WRITTEN PROBLEM 1:
Reproduce the differentiability forum thread from "so you can differentiate" up to and including "I got (x^4-8x^3-15x^2+16x-32)/((x^2-4x-5)^2).", swapping "quotient rule" for "product rule".
WRITTEN PROBLEM 2:
Extend the forum thread on the differentiability of f(x), picking up after its final post.

DOCUMENT EXTRACT:
• • • • • • •

Question

Find all values of x for which f(x)=(x^3-8)/(x^2-4x-5) is differentiable. Be sure to explain/justify your answer. Include where f'(x) does not exist and state why.

Answer 1

well for mine the graph has 2 vertical asymptotes and an oblique asymptote...

the vertical asymptotes will identify the restrictions in the domain...

Answer 2

so what does that mean?

Answer 3

it means that there are gaps in the graph where the curve doesn't exist...

Answer 4

well you are asked to identify where the curve is differentiable... so if a curve has a gap in the domain, you can't find a derivative at that point...

so you can differentiate using the quotient rule...

then identify the restrictions in the denominator of the derivative

Answer 5

@campbell_st For the derivative I got (x^4-8x^3-15x^2+16x-32)/((x^2-4x-5)^2).

Answer 6

ok... so the derivative doesn't exist for the values of x that make the denominator zero

so the denominator can be factored to

((x -5)(x +1))^2

so you need to find the values of x that make the denominator zero..

Answer 7

ok I got x=-1 and x=5

Answer 8

ok... so you now know where f'(x) doesn't exist

and the same values of x, in the original function, cause gaps in the curve...

• • • • • • •

LISTED RECORDS:
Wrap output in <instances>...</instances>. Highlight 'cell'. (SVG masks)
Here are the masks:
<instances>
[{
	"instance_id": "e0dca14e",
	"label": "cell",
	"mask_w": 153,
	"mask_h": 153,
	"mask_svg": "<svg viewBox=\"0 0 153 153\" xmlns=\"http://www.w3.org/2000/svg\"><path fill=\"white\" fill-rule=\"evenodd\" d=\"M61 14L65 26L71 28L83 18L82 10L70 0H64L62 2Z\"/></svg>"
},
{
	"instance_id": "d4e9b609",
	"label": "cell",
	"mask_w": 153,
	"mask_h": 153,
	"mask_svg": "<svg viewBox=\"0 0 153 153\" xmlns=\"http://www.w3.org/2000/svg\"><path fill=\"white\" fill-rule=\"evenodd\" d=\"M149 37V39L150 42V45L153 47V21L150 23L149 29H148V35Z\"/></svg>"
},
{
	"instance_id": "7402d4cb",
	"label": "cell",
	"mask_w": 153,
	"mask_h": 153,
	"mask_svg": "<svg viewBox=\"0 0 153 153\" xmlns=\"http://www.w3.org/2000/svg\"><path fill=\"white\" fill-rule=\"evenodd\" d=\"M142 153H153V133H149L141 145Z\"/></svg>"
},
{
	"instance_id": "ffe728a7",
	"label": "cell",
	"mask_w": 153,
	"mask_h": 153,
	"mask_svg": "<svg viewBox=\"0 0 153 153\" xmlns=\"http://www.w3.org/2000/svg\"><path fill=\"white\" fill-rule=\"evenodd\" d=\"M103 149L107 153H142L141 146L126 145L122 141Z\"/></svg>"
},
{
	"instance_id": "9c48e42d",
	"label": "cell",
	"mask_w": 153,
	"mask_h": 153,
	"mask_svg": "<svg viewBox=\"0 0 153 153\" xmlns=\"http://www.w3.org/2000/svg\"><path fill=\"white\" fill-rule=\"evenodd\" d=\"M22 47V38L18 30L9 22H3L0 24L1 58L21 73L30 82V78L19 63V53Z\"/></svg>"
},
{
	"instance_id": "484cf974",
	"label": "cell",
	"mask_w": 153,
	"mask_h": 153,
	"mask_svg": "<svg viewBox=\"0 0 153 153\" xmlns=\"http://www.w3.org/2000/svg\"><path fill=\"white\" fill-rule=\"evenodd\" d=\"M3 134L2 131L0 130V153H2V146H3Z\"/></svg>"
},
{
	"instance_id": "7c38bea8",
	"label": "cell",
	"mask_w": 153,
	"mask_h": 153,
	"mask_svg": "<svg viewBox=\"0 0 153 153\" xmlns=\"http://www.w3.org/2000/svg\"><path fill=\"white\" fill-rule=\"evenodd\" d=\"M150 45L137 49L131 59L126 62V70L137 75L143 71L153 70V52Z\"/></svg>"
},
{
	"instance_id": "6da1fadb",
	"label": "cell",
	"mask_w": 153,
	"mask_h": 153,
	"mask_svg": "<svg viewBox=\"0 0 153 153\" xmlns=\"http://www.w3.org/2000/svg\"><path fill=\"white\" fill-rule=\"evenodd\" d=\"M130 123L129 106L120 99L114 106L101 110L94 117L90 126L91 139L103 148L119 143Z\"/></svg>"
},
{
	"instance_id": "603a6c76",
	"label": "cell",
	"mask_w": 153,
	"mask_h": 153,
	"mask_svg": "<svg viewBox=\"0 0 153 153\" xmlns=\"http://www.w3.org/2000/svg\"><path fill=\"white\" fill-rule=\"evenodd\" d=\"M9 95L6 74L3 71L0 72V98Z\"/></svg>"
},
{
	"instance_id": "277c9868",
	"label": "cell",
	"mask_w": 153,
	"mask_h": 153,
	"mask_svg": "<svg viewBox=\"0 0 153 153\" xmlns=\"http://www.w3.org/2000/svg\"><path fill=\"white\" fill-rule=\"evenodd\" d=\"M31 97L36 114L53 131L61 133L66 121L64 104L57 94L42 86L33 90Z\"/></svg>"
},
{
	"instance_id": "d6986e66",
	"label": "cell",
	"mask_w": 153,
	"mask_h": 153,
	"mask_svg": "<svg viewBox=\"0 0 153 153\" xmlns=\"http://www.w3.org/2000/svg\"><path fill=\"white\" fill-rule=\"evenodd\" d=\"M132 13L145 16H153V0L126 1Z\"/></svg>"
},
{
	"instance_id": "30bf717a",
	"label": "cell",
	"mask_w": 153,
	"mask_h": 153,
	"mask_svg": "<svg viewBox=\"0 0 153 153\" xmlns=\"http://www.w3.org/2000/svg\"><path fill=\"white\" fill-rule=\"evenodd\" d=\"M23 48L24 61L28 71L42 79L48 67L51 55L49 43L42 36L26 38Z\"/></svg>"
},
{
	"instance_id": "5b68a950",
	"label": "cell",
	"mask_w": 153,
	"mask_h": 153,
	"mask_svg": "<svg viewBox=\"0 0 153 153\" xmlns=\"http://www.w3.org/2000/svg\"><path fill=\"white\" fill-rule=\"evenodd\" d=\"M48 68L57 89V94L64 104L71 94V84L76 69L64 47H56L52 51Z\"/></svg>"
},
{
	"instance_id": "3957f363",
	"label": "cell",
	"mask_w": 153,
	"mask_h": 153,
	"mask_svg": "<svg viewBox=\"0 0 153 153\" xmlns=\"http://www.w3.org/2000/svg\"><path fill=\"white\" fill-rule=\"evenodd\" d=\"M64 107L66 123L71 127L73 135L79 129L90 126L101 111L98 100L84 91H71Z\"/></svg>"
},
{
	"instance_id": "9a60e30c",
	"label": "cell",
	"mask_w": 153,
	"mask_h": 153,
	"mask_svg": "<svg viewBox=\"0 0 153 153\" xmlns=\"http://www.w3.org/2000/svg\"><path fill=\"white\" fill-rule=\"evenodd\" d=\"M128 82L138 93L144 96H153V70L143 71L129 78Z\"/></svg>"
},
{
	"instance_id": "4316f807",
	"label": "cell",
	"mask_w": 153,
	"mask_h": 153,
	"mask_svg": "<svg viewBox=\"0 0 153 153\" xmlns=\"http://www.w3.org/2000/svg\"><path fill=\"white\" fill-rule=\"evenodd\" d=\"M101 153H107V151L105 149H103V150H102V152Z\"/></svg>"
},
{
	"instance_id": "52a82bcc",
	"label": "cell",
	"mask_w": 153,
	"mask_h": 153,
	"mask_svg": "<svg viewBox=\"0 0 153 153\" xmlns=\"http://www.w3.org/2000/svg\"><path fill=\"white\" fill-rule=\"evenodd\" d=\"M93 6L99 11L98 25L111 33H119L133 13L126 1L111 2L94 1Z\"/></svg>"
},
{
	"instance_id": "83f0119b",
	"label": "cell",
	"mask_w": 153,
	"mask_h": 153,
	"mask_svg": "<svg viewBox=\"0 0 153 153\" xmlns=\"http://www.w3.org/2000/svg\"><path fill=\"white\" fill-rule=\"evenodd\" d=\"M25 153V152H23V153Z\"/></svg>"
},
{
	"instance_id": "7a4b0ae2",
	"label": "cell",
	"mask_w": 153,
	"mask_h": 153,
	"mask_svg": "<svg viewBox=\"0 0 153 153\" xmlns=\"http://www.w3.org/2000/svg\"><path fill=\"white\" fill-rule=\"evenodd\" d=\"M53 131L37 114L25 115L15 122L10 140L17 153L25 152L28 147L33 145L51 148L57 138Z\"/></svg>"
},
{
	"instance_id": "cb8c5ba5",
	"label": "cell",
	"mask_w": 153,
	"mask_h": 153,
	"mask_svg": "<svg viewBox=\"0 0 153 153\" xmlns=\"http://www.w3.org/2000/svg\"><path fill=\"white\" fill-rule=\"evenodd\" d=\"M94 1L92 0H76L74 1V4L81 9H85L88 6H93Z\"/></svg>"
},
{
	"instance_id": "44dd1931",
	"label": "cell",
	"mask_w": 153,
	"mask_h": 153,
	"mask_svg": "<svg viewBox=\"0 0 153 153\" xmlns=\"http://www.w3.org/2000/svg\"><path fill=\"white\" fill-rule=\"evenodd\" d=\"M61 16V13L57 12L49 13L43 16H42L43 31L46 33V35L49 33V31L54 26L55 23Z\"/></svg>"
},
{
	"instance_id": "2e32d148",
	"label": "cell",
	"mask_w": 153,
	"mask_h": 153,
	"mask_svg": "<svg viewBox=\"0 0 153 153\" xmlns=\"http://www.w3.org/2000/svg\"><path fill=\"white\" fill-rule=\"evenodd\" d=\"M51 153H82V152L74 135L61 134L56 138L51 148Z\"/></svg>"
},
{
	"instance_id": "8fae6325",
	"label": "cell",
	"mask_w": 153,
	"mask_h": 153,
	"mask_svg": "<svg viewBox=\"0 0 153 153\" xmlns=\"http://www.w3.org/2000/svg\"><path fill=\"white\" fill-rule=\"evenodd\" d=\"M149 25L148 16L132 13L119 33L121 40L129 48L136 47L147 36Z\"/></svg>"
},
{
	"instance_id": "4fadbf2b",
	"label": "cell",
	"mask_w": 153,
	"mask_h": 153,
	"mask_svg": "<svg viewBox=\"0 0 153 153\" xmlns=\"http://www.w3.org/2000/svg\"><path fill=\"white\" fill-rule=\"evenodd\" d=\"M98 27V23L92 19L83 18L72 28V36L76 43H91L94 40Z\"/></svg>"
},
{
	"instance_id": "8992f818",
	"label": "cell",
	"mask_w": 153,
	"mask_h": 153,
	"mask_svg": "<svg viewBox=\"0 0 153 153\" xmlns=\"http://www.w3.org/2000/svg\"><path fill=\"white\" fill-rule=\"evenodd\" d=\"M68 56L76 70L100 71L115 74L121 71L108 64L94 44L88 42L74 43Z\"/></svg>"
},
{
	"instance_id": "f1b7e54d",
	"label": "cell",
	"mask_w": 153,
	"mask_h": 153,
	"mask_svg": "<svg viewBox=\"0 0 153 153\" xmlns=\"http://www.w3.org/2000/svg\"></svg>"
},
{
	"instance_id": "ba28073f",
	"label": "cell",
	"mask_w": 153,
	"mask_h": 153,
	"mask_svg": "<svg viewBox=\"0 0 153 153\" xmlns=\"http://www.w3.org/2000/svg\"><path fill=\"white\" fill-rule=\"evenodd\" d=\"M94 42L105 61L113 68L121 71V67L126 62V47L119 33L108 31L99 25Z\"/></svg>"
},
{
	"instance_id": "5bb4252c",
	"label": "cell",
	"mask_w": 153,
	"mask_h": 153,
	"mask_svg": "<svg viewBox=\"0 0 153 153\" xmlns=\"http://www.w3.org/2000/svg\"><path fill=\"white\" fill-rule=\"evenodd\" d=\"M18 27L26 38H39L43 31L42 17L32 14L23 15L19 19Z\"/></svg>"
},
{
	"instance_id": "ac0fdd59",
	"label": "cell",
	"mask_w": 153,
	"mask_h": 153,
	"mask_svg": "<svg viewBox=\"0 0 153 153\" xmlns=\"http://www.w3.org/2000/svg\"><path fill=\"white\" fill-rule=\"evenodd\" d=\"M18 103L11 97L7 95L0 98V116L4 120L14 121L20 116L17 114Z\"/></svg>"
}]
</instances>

• • • • • • •

RESULT 1:
so you can differentiate using the product rule...

then identify the restrictions in the denominator of the derivative

Answer 5

@campbell_st For the derivative I got (x^4-8x^3-15x^2+16x-32)/((x^2-4x-5)^2).

RESULT 2:
these are known as vertical asymptotes

here is a graph of the curve so you can see the vertical asymptotes and why they cause gaps

hope it helps

Answer 9

so how do I find the values x where the function is differentiable?

Answer 10

well you use inequalities

as an example is differentiable for -1 < x < 5

also

\[x < -1.... and .... x > 5\]

Answer 11

or you could say

all real x except x = -1 and x = 5

Answer 12

I hope it all helps...

Answer 13

so wait the answer to the values of x is all real numbers except x = -1 and x = 5? its the same as the ones that don't exist?

Answer 14

thats it... its all to do with the denominator...

differentiating only raises the power of the denominator...

have to go...

good luck

Answer 15

thanks!